Я был юным идеалистом, верил в справедливость. Русская литература, которую я с детства читал и любил, – я имею в виду литературу XIX века в основном – меня воспитала в сострадании к маленькому человеку, к страдающему человеку, которого подавляет государство. Я, конечно, относил это к капиталистическим странам, не понимал, что и наше государство подавляет, но это чувство – чувство справедливости – у меня было очень сильное. Видимо, это связано с моим характером, но вообще у нас вся семья была в этом смысле едина и осталась едина. Очень критически, иронически относились к власти и сочувствовали тем, кто страдает. Это было очень глубоко. Ведь отчасти и коммунистическая идеология выросла из этого сострадания. Конечно, это было все извращено. Но и русская революция, как я ее понимал в детстве, и война с фашизмом – это была борьба за справедливость, за то, чтобы людям жить было лучше.

– Когда дед умер, вам было 11 лет?

– 11 с половиной. Но я его помню очень хорошо, мы с ним были большие друзья. Он, конечно, мне ничего такого не рассказывал, и вообще он был человек очень осторожный. Он уже давно разочаровался, как я узнал потом, в Сталине и в советском режиме, но оставался большевиком классического типа. И он меня старался учить хорошим вещам, руководил моим чтением. У него была замечательная библиотека. В сталинское время было очень трудно купить вообще какие-либо книги, даже классику, я уж не говорю, что многое вообще не издавалось, иностранная литература, к примеру. Но даже советскую литературу и классику было трудно достать. Однако ему посылали специальные информационные списки, любую книгу, выходившую в СССР, он мог купить. Он мне давал смотреть список, я выбирал, что мне хотелось, и он либо покупал, либо не покупал, исходя из своих соображений… Не помню случаев отказа, но он проверял этот список. В общем, я читал очень многое. Конечно, не по сегодняшним меркам, но все-таки больше, чем тогда читало большинство.

– Антисталинские настроения деда стали для вас проясняться, видимо, уже после ХХ съезда? Или раньше?
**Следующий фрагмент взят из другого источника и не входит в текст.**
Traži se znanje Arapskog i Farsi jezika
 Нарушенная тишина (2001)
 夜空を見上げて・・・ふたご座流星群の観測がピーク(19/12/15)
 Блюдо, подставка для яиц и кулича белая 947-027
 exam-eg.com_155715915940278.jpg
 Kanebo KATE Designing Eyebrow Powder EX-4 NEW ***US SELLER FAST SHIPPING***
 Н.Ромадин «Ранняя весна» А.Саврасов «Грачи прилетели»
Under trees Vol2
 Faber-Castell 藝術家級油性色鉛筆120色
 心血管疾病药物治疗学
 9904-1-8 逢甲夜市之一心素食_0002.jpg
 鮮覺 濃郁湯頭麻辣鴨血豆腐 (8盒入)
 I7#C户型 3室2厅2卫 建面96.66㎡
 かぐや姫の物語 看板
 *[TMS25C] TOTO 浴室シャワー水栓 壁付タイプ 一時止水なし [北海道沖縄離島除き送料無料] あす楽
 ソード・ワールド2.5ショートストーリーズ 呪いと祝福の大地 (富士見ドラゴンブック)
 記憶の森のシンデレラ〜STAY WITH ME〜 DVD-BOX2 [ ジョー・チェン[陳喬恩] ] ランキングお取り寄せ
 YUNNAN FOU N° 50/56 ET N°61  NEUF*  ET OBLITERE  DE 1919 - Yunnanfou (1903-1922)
– Даже раньше, до ХХ съезда. После смерти Сталина довольно скоро стали появляться какие-то статьи, «Об искренности в литературе», скажем. А главное, начались разговоры. Мои родители, мой дядя, известный скульптор Илья Слоним, муж моей тетки Татьяны Максимовны, – они часто собирались, мы тогда жили все вместе. Они рассказывали анекдоты и шутили. И я, надо сказать, по этому поводу очень переживал, считал, что это непатриотично, недостаточно ортодоксально, что ли. Я помню, что Слоним шутил по поводу новых витрин в магазинах. Ведь в советских витринах почти ничего не было, потому что ничего не продавалось, и вдруг появились витрины. В некоторых были одновременно какие-то манекены и портреты Маленкова. И дядя пошутил, что Маленкова – а у него были такие толстенькие щечки – хорошо бы сосисками окружить. Это на меня очень тяжелое впечатление произвело, я даже заплакал и убежал из комнаты. Потом отец пришел ко мне и стал рассказывать про аресты, колхозы и ложь в газетах. Так начался разрыв между тем, что я читал в «Пионерской правде», и жизнью.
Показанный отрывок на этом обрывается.